### Data to process ###

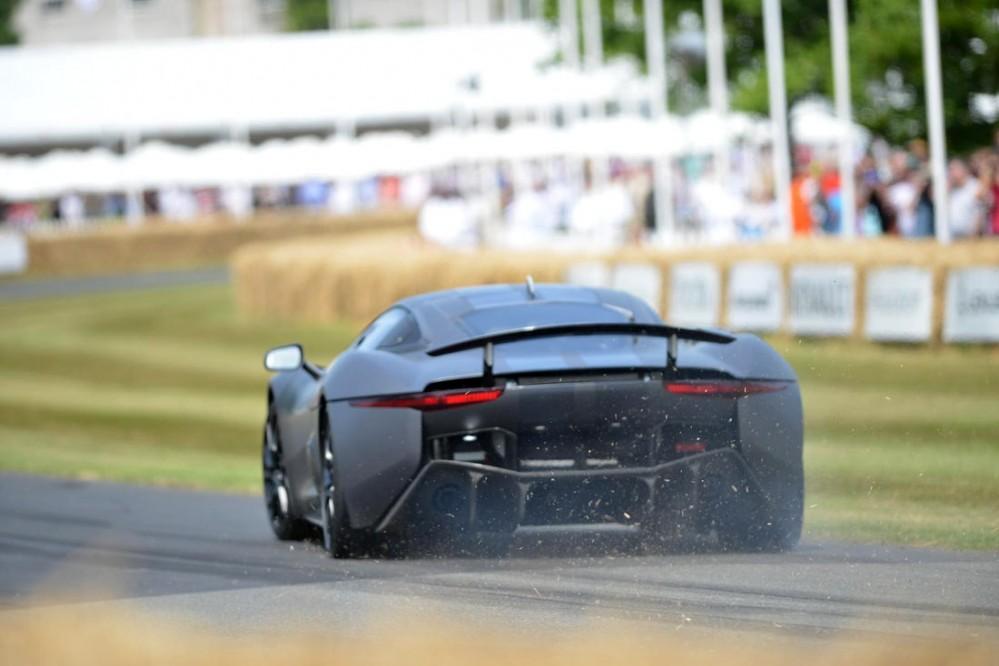 Goodwood-FoS-2013-Jaguar-CX75_G2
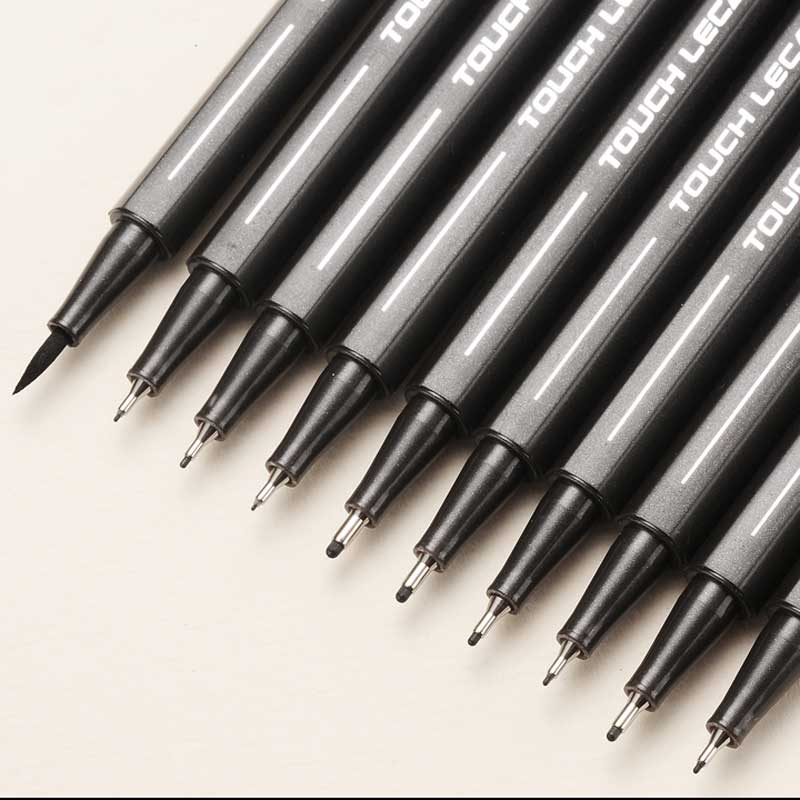 10Pcs/set Pigment Liner Micron Ink Marker Pen 0.05 0.1 0.2 0.3 0.4 0.5 Brush Different Tip Black Fineliner Sketching Drawing Pen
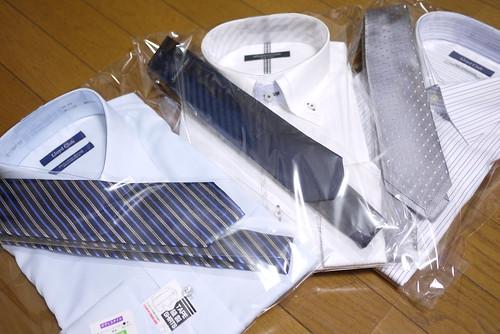 スイートテンのプレゼントはワイシャツ&ネクタイでした
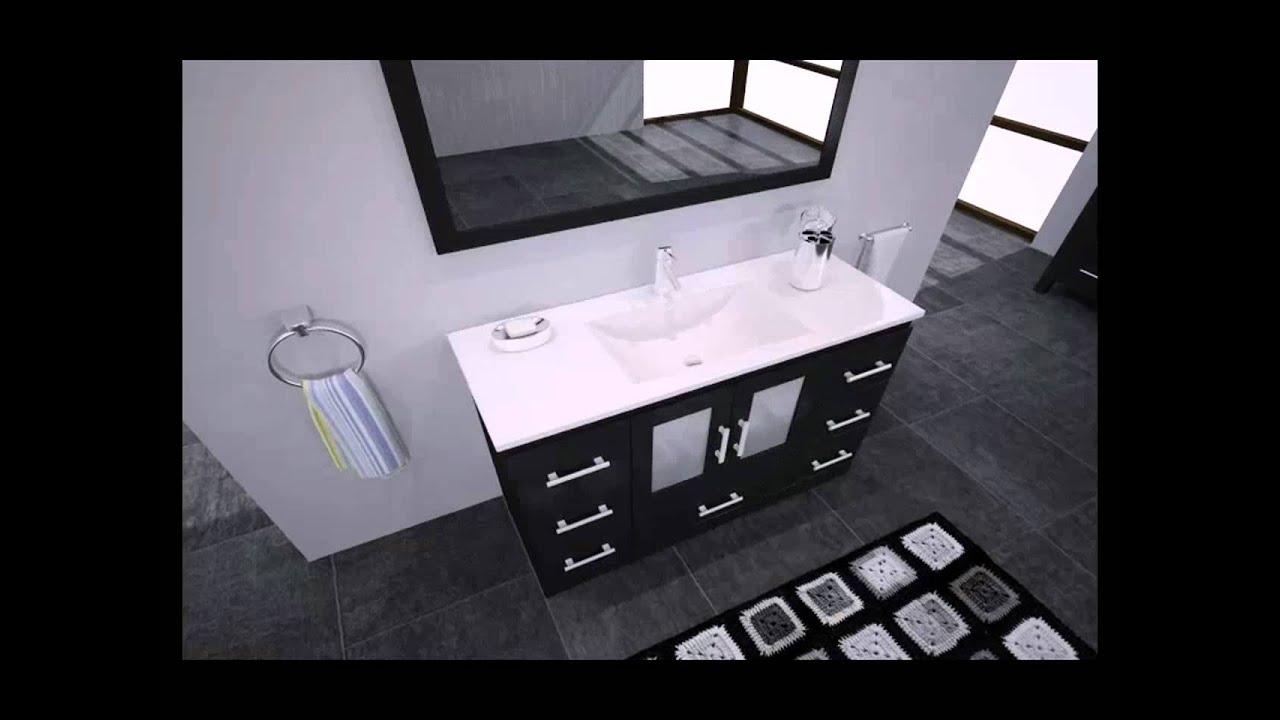 Zola Bathroom Mirrors virtu usa ms-6748 zola single sink vanity set - modern.mp4 - youtube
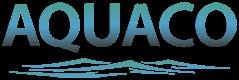 Aquaco Farms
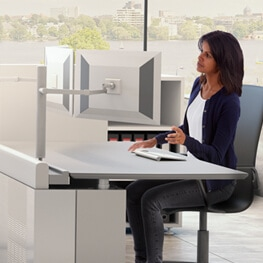 Teknik çalışma alanları için sistemler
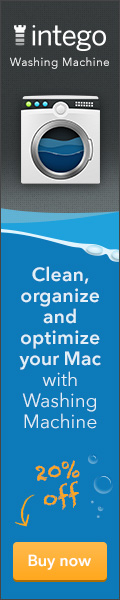 Mac cleaner software to optimize, organize and speed up your Mac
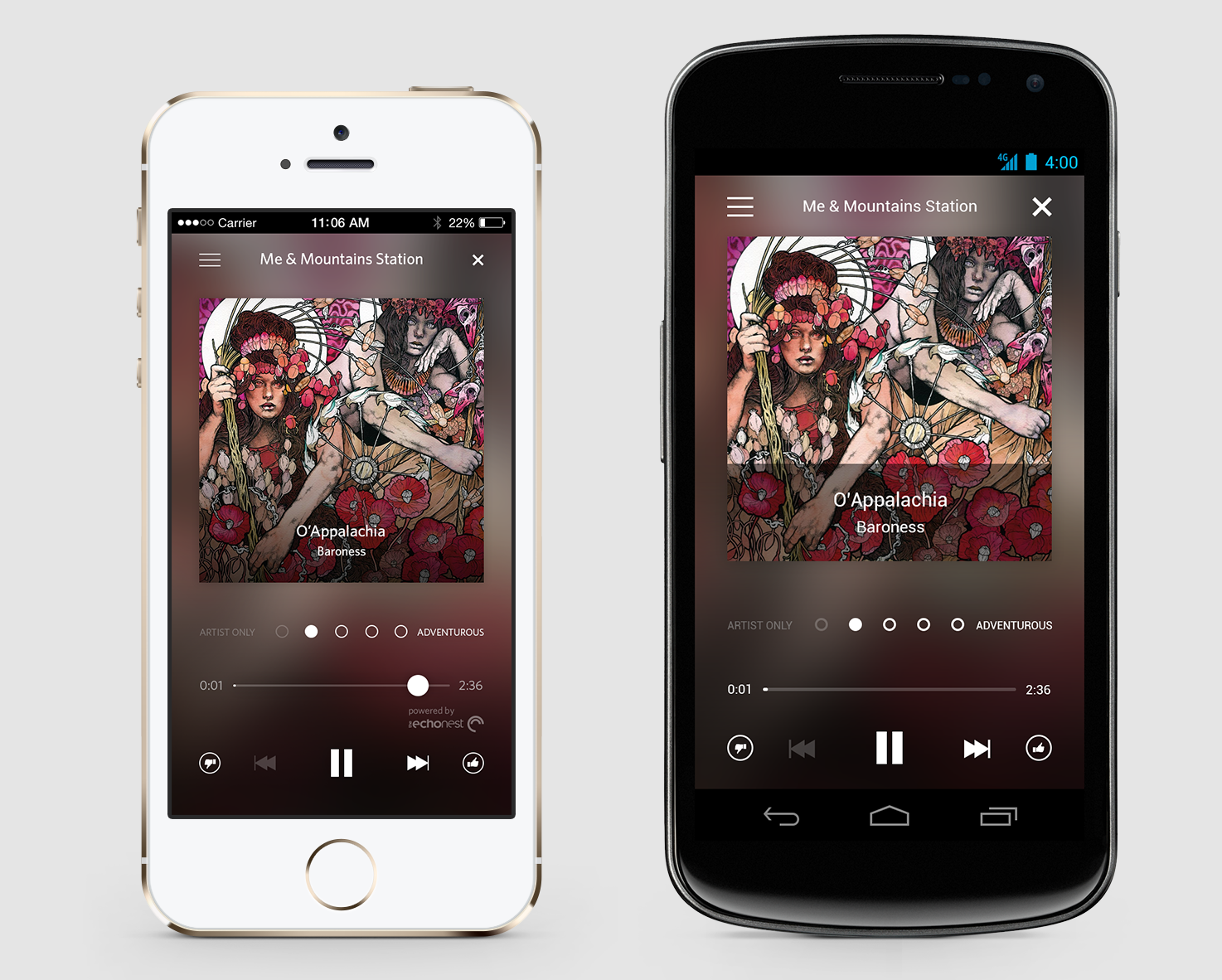 Rdio ups the streaming music ante, brings unlimited free listening to mobile users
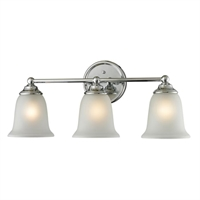 Picture for category Cornerstone 5603BB/30 Bath Lighting Sudbury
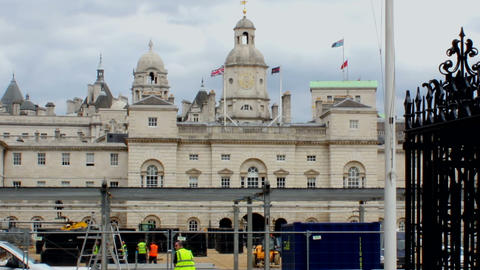 Construction work in front of Horse Guards Parade Footage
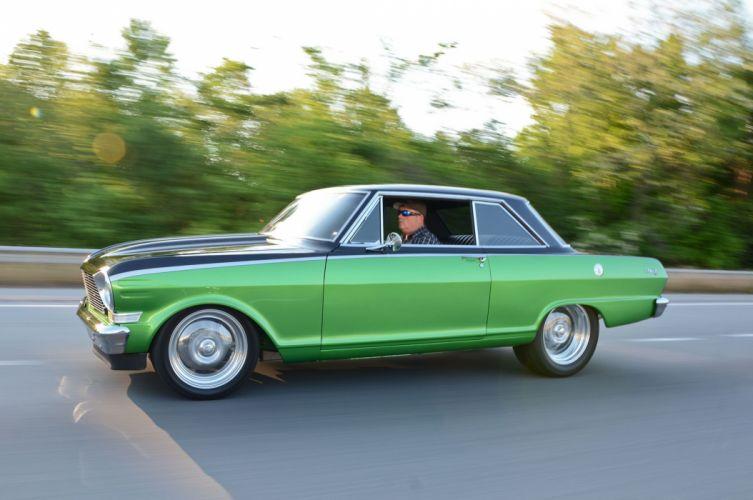 1962 Chevy nova (II) cars green modified wallpaper
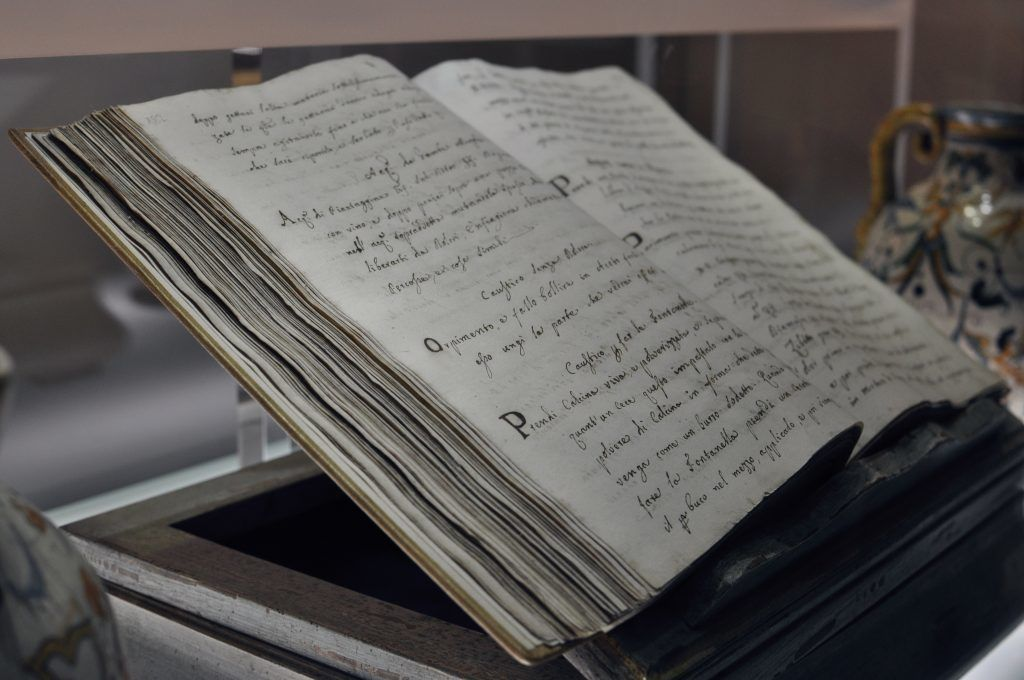 Centuries old recipe book for treatments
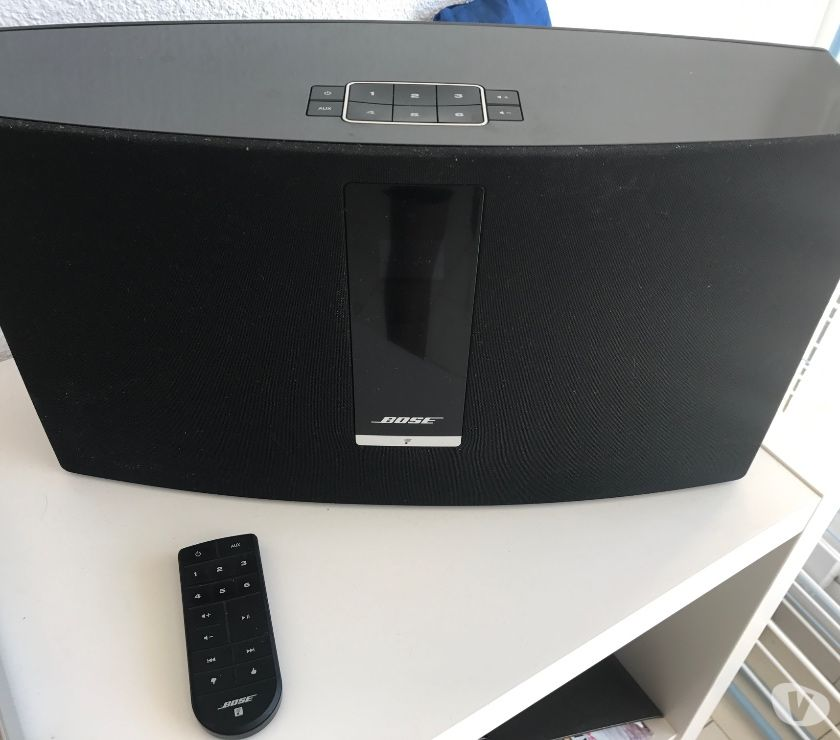 photo bose soundtouch 30 series iii bose soundtouch 30 series iii 13533 1750051. Black Bedroom Furniture Sets. Home Design Ideas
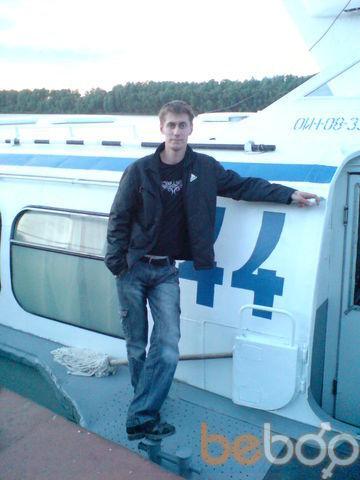 Фото мужчины 777max777, Омск, Россия, 32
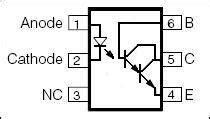 darlington transistor nedir opto kupl 246 r nedir nasıl 199 alışır 199 eşitleri elektronik devreler projeler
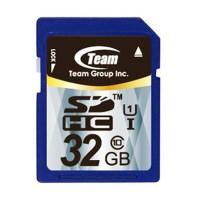 Team SDHC UHS-1 32GB Biru
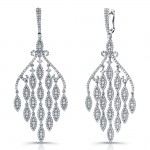 Uneek 18K White Gold and Diamond Chandelier Earrings E226
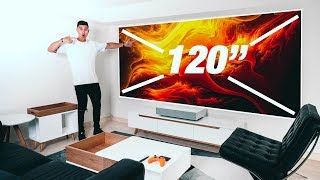 "The 120"" 4K PROJECTOR SETUP!!! - LG CineBeam"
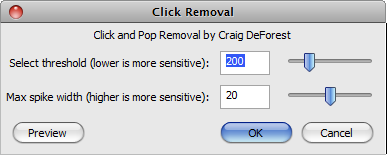 Audacity: Click Removal Pop-Up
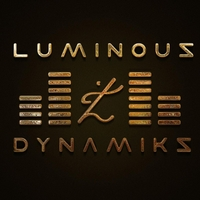 Luminous Dynamiks | Theory to Life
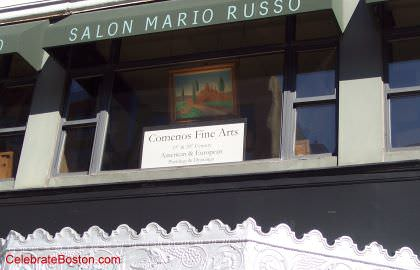 Comenos Fine Arts, 9 Newbury Street Boston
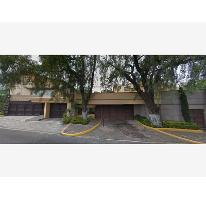 Foto de casa en venta en  235, jardines del pedregal, álvaro obregón, distrito federal, 2784087 No. 01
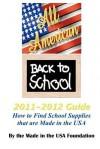 All American Back to School 2011-2012 Guide - Joel D. Joseph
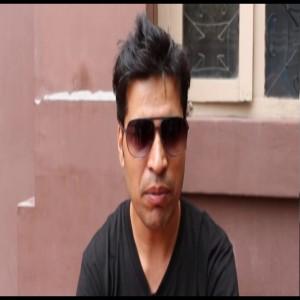 Rajan Raj Siwakoti
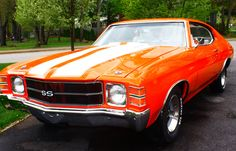 1971 Chevelle, my oh my , my BIG Brother Craig had one just like it! What Memories! Makes me smile! My Dream Car, Dream Cars, Chevy Chevelle Ss, Good Looking Cars, Chevy Girl, American Muscle Cars, Retro Cars, Hot Cars, Classic Cars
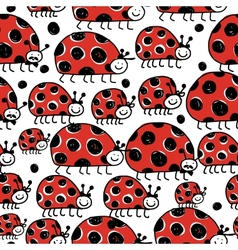 Ladybird family seamless pattern for your design vector image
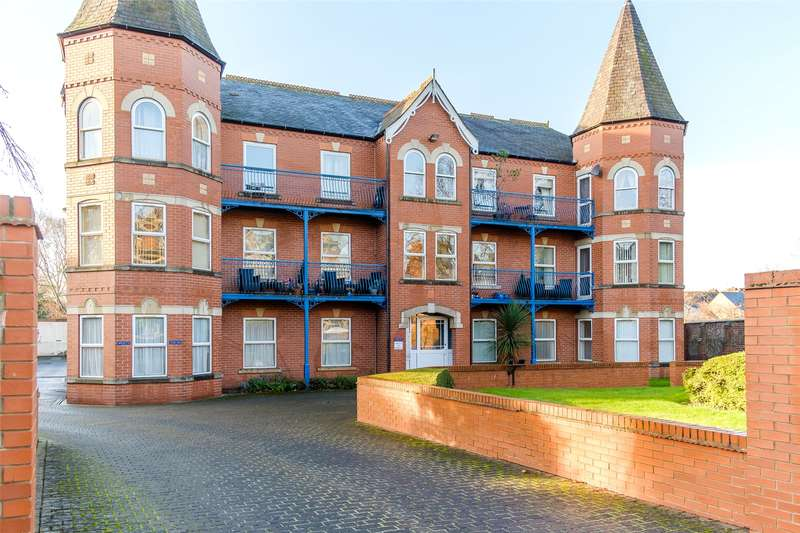 2 Bedrooms Flat for sale in Auckland Grange, Auckland Road, Doncaster, DN2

###

* **What the exercise asks**
Each line above has to be returned exactly. Drop the pictures.

* **Response to this exercise**
 Goodwood-FoS-2013-Jaguar-CX75_G2
 10Pcs/set Pigment Liner Micron Ink Marker Pen 0.05 0.1 0.2 0.3 0.4 0.5 Brush Different Tip Black Fineliner Sketching Drawing Pen
 スイートテンのプレゼントはワイシャツ&ネクタイでした
 Zola Bathroom Mirrors virtu usa ms-6748 zola single sink vanity set - modern.mp4 - youtube
 Aquaco Farms
 Teknik çalışma alanları için sistemler
 Mac cleaner software to optimize, organize and speed up your Mac
 Rdio ups the streaming music ante, brings unlimited free listening to mobile users
 Picture for category Cornerstone 5603BB/30 Bath Lighting Sudbury
 Construction work in front of Horse Guards Parade Footage
 1962 Chevy nova (II) cars green modified wallpaper
 Centuries old recipe book for treatments
 photo bose soundtouch 30 series iii bose soundtouch 30 series iii 13533 1750051. Black Bedroom Furniture Sets. Home Design Ideas
 Фото мужчины 777max777, Омск, Россия, 32
 darlington transistor nedir opto kupl 246 r nedir nasıl 199 alışır 199 eşitleri elektronik devreler projeler
 Team SDHC UHS-1 32GB Biru
 Uneek 18K White Gold and Diamond Chandelier Earrings E226
 "The 120"" 4K PROJECTOR SETUP!!! - LG CineBeam"
 Audacity: Click Removal Pop-Up
 Luminous Dynamiks | Theory to Life
 Comenos Fine Arts, 9 Newbury Street Boston
 Foto de casa en venta en  235, jardines del pedregal, álvaro obregón, distrito federal, 2784087 No. 01
 All American Back to School 2011-2012 Guide - Joel D. Joseph
 Rajan Raj Siwakoti
 1971 Chevelle, my oh my , my BIG Brother Craig had one just like it! What Memories! Makes me smile! My Dream Car, Dream Cars, Chevy Chevelle Ss, Good Looking Cars, Chevy Girl, American Muscle Cars, Retro Cars, Hot Cars, Classic Cars
 Ladybird family seamless pattern for your design vector image
 2 Bedrooms Flat for sale in Auckland Grange, Auckland Road, Doncaster, DN2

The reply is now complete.